_Extrait fourni_

* * * * * * *

Plus tard, au mois de juin, si je ne me trompe, en écrivant à ce même cardinal, je cherche mon sablier. Après l’avoir cherché longtemps et partout, (230) je pense à ramasser par terre de la poussière pour la jeter sur ma feuille, je soulève celle-ci et je vois qu’elle avait dissimulé ma boîte à sable qui était ronde, haute d’un pouce et quart avec un diamètre d’un pouce. Comment avait-elle pu rester cachée sur une surface plane ? Le présage s’appliquait au cardinal et confirmait l’espoir que j’avais conçu de son humanité et de sa sagesse : il agirait auprès d’un pontife excellent, pour que je n’aie pas à supporter de si grands malheurs comme prix de tous mes labeurs.

* * * * * * *

_Jeu de données_
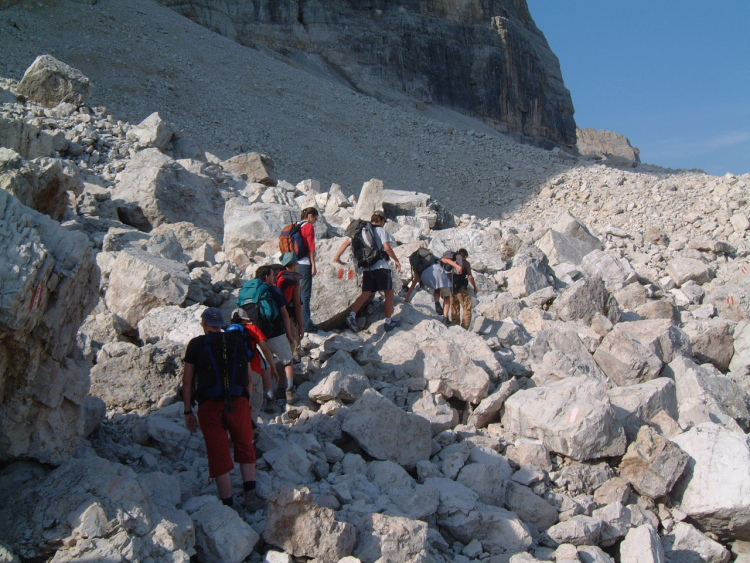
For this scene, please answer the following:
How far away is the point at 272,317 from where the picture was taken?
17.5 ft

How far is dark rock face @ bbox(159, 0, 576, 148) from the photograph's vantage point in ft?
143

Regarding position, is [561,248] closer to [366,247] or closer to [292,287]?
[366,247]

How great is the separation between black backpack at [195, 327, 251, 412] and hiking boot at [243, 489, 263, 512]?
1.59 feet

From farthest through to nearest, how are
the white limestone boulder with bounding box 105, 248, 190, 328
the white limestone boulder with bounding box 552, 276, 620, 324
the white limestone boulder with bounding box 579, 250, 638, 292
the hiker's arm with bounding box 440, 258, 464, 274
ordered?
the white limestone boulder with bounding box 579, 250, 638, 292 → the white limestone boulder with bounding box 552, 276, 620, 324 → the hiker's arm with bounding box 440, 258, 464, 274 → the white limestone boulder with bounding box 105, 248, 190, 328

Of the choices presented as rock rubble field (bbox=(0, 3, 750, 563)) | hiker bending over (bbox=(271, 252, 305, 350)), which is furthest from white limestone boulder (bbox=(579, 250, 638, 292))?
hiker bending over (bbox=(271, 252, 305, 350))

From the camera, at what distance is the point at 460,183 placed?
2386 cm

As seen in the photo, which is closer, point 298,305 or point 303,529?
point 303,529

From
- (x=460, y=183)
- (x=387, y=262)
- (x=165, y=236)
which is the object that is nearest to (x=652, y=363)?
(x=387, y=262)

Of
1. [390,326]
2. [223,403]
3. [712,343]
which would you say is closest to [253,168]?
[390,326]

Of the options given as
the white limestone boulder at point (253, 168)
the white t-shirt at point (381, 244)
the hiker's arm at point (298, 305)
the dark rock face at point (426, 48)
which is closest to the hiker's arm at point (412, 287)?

* * * * * * *

_À faire_
A - Recopiez le passage de l'extrait à partir de « Plus tard, au » jusqu'à « tous mes labeurs. » compris.
B - D'après l'extrait, quelle forme et quelles dimensions avait la boîte à sable ?

_Les réponses_
A -
Plus tard, au mois de juin, si je ne me trompe, en écrivant à ce même cardinal, je cherche mon sablier. Après l’avoir cherché longtemps et partout, (230) je pense à ramasser par terre de la poussière pour la jeter sur ma feuille, je soulève celle-ci et je vois qu’elle avait dissimulé ma boîte à sable qui était ronde, haute d’un pouce et quart avec un diamètre d’un pouce. Comment avait-elle pu rester cachée sur une surface plane ? Le présage s’appliquait au cardinal et confirmait l’espoir que j’avais conçu de son humanité et de sa sagesse : il agirait auprès d’un pontife excellent, pour que je n’aie pas à supporter de si grands malheurs comme prix de tous mes labeurs.

B - Elle était ronde, haute d'un pouce et quart, avec un diamètre d'un pouce.